I frowned down at the leafy greens on my plate, pushing them around like they might rearrange themselves into something more appetizing.

My mind drifted to the fridge at home instead—wondering what kind of unholy but comforting concoction I could scrounge up once this ridiculous dinner was over.

Something with cheese. Definitely something reheated.

Possibly something eaten straight from the container, standing in front of the open door like a raccoon.

“Tell us more about you, Lilly,” someone said. “What’s it like being married to Khalifa? He’s always so quiet.”

Well, you know what they say, I thought absently, watching vinaigrette flood my salad. If he’s quiet in the streets, he’s a freak in the sheets.

It wasn’t until the silence fell with a thud that I realized I’d said the thought out loud.

I stopped pouring and looked up. Every head turned.

Across from me, a fork hovered halfway to Hannah’s mouth.

To my left, Layla blinked slowly, buffering.

To my right, Khalifa looked...genuinely alarmed.

Horrified, even. Like he was mentally drafting a resignation letter.

“I mean—” I rushed in, words tangling as they tripped over each other. “Because he wears socks to bed. Crazy, right?”

No one spoke. Khalifa’s ears were actively turning red.

I lifted my drink in what I hoped read as casual elegance and what probably looked more like defensive maneuver, whispering into the rim of my glass, “I’m sorry.”

As I waited for the weirdness to fade, that awful clarity of all our differences, of the room, of myself began to set in.

I was surrounded by exceptionally intelligent and accomplished professors—suits and blazers and pressed ties, people who said words like methodology and tenure track without irony.

And then there was me, in my sequins and color, drowning a salad and making wildly inappropriate jokes like I’d stumbled out of a circus and completely forgotten how civilized humans behaved.

“She’s had a long day,” Khalifa said evenly.

The group collectively came back to life, awkwardness evaporating into cautious laughter and the safe refuge of small talk.

His palm brushed my back, and I braced, certain it was to silence me, to rein me in.

The shock of it rippled through me, and suddenly I was standing in front of my mother again, her voice ringing in my ears: too tall, too loud, too much.

Words meant to shrink me, to fold me into corners until I was neat and unremarkable, until no part of me spilled over the edges.

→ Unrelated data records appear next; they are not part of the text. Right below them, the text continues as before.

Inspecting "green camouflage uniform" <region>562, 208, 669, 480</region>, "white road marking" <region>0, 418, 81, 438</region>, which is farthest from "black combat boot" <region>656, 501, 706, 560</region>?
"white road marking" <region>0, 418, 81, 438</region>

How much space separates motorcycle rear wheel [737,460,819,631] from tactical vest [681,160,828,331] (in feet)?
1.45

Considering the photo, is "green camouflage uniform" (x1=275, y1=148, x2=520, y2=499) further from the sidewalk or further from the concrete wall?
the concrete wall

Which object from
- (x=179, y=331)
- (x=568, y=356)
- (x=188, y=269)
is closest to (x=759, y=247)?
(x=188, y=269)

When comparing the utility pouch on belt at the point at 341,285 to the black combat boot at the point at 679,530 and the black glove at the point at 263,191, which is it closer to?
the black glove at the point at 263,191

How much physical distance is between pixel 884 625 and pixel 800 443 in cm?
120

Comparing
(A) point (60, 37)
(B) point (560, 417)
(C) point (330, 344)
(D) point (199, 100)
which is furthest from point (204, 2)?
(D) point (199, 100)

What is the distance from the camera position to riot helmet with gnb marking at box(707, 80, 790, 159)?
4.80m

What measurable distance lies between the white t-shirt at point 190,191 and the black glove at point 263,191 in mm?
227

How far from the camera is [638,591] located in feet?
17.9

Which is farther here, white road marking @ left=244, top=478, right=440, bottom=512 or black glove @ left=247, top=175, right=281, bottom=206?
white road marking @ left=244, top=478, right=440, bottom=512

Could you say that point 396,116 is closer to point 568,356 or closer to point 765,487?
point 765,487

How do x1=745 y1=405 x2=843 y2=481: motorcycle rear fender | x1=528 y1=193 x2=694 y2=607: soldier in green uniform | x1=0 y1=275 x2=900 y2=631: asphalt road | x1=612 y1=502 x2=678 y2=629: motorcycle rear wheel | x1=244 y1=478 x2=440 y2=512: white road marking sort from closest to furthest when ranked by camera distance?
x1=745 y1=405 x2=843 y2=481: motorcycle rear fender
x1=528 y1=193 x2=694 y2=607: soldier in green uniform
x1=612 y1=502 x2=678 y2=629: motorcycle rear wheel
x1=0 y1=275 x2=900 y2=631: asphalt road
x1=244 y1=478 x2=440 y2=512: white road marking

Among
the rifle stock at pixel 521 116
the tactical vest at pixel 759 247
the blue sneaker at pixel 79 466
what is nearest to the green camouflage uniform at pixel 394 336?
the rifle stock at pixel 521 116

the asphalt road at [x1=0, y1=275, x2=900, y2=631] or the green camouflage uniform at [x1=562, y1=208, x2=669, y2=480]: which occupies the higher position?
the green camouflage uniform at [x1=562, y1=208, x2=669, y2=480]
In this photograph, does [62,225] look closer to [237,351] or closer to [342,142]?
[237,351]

I swallowed hard and moved his hand aside. The air cooled in the space where his skin had been.

“So, Lilly,” Layla leaned in, smirking like she knew exactly what she was doing, “what’s the most annoying thing about him?”

“How much time do you have?” I asked dryly.

He inched closer, lowering his voice so only I could hear. “You talk about female bodily fluids at dinner and casually announce what I’m supposedly like in bed, but I’m the annoying one?”

“I didn’t announce,” I muttered. “I implied.”

“That doesn’t help your case.”

I tipped my head. “Are you denying that you wear socks to bed?”

His mouth twitched, giving him away.

I snickered. “I knew it.”

“Lilly?”

The sound of my name, rolling off those lips, jolted me. I turned, my bread bite suddenly lodged in my throat.

Malik.

The first and only person I’d ever allowed myself inch toward feeling for, the one who cracked my heart and helped convince me marriage was a doomed institution—stood there, impossibly real, hand in hand with someone else.